One of Kentik’s big ideas about network visibility is that it should be possible to identify and alert on any network anomaly even without advance knowledge of the specific threats you’re guarding against. That’s important because threat vectors are constantly evolving, so today’s network operations tools must excel at revealing anomalies as they occur and also at drilling down on unsummarized network data — flow records, BGP, SNMP — to uncover root causes.
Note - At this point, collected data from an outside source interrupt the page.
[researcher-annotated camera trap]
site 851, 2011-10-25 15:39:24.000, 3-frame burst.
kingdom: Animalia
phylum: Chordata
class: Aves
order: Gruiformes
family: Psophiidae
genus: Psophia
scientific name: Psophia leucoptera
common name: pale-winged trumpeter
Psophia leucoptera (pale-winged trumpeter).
Kentik Detect is ideal in this regard because it’s able to ingest full resolution flow records (NetFlow v5/9, IPFIX, sFlow, etc.) at massive scale, to combine flow data with BGP and SNMP into a single, coherent datastore, and to make this unified data available within moments for responsive, multi-parameter querying. With that kind of power, it’s possible to find anomalies as they happen, not only via our sophisticated alerting system but also through real-time spelunking. Anomalies found in this way can then be used to define alerts that generate notifications upon future recurrences.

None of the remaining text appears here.